Voriconazole (oral) — Medica
Fungal infection (systemic) that is susceptible to voriconazole – treatment
Preferred products
- generic voriconazole (tablet or oral suspension)
Initial criteria
- Approve for 3 months if the patient meets ONE of the following (A or B):
- A) Generic voriconazole tablets or oral suspension is requested; OR
- B) Patient meets BOTH of the following (i and ii):
- i. Patient has tried the corresponding generic voriconazole product (tablet or oral suspension); AND
- ii.

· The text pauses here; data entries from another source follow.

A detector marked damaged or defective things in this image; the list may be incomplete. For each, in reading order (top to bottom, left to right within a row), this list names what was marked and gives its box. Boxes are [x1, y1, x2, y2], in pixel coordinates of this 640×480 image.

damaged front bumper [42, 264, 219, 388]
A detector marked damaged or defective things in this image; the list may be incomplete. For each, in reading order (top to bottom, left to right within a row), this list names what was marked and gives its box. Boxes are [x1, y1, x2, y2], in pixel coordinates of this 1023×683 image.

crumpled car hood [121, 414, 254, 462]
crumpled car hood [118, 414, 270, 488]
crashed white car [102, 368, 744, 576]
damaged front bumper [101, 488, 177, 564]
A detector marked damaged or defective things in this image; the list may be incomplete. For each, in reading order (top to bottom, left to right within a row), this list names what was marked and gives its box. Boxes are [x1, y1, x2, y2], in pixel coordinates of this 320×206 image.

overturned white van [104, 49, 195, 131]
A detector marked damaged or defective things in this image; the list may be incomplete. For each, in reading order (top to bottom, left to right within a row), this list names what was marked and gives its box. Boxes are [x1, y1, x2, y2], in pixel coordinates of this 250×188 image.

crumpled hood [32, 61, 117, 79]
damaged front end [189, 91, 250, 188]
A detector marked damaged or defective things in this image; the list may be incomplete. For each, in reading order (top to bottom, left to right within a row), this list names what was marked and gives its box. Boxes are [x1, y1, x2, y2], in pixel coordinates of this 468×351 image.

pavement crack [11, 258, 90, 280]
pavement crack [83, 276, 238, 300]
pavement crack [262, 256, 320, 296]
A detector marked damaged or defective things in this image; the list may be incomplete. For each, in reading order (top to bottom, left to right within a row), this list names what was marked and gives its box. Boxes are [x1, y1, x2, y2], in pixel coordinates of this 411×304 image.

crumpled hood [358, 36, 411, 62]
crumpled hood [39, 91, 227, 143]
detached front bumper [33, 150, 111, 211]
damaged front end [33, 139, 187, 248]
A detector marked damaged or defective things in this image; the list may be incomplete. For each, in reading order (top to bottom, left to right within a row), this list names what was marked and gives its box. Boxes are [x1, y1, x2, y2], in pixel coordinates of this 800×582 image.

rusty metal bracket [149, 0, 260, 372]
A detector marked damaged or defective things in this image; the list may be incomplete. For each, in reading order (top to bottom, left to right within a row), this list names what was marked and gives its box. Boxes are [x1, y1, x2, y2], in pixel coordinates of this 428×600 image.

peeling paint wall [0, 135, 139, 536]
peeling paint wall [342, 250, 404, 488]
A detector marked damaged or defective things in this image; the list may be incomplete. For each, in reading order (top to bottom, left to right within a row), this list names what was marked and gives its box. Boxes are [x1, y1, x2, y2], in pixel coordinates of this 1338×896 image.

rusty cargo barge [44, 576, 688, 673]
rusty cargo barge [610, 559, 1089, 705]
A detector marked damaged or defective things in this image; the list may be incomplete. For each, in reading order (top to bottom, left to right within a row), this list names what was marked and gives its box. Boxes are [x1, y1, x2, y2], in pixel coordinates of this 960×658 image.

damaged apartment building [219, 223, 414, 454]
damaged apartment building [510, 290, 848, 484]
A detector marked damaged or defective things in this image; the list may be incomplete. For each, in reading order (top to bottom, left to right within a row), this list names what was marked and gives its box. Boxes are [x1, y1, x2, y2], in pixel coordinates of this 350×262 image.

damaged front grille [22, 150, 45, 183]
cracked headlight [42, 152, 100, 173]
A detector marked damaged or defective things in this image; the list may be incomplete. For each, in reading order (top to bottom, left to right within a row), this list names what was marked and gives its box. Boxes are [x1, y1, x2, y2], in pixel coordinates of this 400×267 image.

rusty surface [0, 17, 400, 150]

Patient cannot take the generic voriconazole product due to a formulation difference in the inactive ingredient(s) (e.g., difference in dyes, fillers, preservatives) between the brand and the bioequivalent generic product, which per the prescriber, would result in a significant allergy or serious adverse reaction.
Reauthorization criteria
- Patient is currently receiving voriconazole. Approve for 3 months to complete the course of therapy if the patient meets ONE of the following (A or B):
- A) Generic voriconazole tablets or oral suspension is requested; OR
- B) Patient meets BOTH of the following (i and ii):
- i. Patient has tried the corresponding generic voriconazole product (tablet or oral suspension); AND
- ii. Patient cannot take the generic voriconazole product due to a formulation difference in the inactive ingredient(s) (e.g., difference in dyes, fillers, preservatives) between the brand and the bioequivalent generic product, which per the prescriber, would result in a significant allergy or serious adverse reaction.